The Game Epitomizes Everything That’s Wrong With Rap

March 6, 2012  |  

I like rap music—a lot—which is sometimes hard to reconcile with other values, and rappers like The Game make it increasingly harder to defend the majority of the lyrics and lifestyle behaviors that go along with this genre, particularly as a woman.

What The Game lacks in album sales he makes up for in media coverage of his ridiculous antics; and although his lack of success in the actual rap game makes him easy to ignore, his overt disrespect of women does not. Jay Electronica already had to hand it to The Game late last year over lyrics disrespecting Erykah Badu but it seems 50 Cent’s former protégé could use another refresher on being a gentlemen based on two web scandals he’s currently involved in.

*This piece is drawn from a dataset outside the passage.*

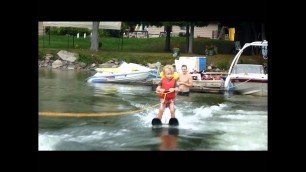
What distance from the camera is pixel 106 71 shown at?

The first is a video of the rapper at a nightclub in Australia. For a few seconds the rapper is seen chilling in VIP and the next, he is leaning over a railing and spiting on a group of girls below him. As the girls turn around appalled and one fan screams “How Dare You,” The Game removes his chain from around his neck and hands it to one of his boys. The clip ends shortly after, with the girls exiting the club, but I think we’ve all seen The Game’s gesture before and are quite familiar with what he intended to do.

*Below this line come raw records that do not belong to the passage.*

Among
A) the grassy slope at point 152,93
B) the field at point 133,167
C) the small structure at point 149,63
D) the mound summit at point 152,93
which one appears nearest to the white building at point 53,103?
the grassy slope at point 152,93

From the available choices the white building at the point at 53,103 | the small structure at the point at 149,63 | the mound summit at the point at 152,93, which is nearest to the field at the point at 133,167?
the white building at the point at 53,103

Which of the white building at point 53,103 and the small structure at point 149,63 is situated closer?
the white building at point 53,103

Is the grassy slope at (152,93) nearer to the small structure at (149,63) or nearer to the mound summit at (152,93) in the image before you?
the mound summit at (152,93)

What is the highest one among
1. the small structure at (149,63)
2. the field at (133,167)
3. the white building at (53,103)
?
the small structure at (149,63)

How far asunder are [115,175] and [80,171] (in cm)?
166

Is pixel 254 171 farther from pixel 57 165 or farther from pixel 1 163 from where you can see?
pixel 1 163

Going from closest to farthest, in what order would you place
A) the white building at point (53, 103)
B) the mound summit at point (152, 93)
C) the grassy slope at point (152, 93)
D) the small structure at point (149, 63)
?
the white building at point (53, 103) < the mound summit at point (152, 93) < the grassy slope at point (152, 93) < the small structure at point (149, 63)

But if you’re willing to spit on and fight a girl in a club, why not egg your boys on to push one off of a stage when she refuses to bare it all. That’s the second internet controversy following the Compton rapper. At a show in Adelaide, a young woman comes on stage with several other fans of his (who knew he had so many?) and she is immediately pressured to “show them t***ies.” A couple members of The Game’s crew even grab her breast and try to pull her shirt down, and after trying to push the men’s hands away the girl proceeds to walk off the stage, only to be pushed off by someone in his entourage. The entire scene was trifling, disrespectful, and sick—and unfortunately not uncommon these days.

I was just having a conversation the other day about how men, who were at one time expected to protect women, have become the primary attackers themselves. It’s the easy target, I suppose, for men who struggle with their masculinity to step to a woman as though she is a man. He most likely has the advantage of stronger physical force, and if he can’t have that power over another man, slapping, pushing, spitting on, cursing out, hitting, and getting in the face of a woman is the next best thing. I’ve witnessed it more times than I’d like to, and it’s easy to sniff out the men who would cower at being confronted by a male counterpart, but love to try to intimidate women with power they really don’t have.

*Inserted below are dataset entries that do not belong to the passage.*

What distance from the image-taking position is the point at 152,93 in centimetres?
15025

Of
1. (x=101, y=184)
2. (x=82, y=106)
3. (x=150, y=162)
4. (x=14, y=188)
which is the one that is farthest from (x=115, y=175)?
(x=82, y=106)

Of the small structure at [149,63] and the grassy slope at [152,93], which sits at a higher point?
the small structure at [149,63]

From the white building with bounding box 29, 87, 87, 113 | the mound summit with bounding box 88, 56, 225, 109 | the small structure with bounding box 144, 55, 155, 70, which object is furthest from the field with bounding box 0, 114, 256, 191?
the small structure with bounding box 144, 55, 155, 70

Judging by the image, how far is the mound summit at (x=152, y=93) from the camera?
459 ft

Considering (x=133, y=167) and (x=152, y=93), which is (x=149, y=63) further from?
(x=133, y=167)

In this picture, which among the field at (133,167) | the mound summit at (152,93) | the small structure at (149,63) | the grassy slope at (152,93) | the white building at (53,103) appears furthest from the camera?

I’m not asking The Game to be a role model—a task which he would no doubt fail—but at the very least, an entertainer should respect his fans. It shouldn’t be a stretch to demand that he respect women too. I guess he gets points for being “the realest” out here and actually living what he talks about, although in this instance that’s no honorable recognition. So often it’s easy to dismiss the lyrics rappers spit in their songs as mere words, but The Game is an obvious example of a man who when he says “We make a move and act a fool while we up in the club” clearly means it. More importantly, he’s a man who has serious issues with women, and unfortunately has been given a platform to spread that hatred and influence others to follow suit as if sexual harassment and attacks against women somehow make you a man.

I know the perpetuation of this behavior is just as much the consumers fault as it is the rappers who write the lyrics in the first place but if rappers were smart, they’d start paying attention to where the buying power lies and recognize their growing female demographic and change their lyrics—and behavior—accordingly. And I’m not talking about throwing an “independent woman” track on the album and saying you love strong women either, I mean making a concerted effort to create content both men and women can stand by and support.

The Game just did himself a great disservice artistically with his disrespectful behavior, although I can’t say that he will be missed. With the extra time he’ll have on his hands not doing shows, maybe he’ll seek therapy to deal with his issues as a man and his need to feel adequate by disrespecting women any way possible.

Do you think most rappers have deep issues with women or are they just mocking behavior they see other men do? Do you struggle being a female rap fan or have you given up on the genre altogether?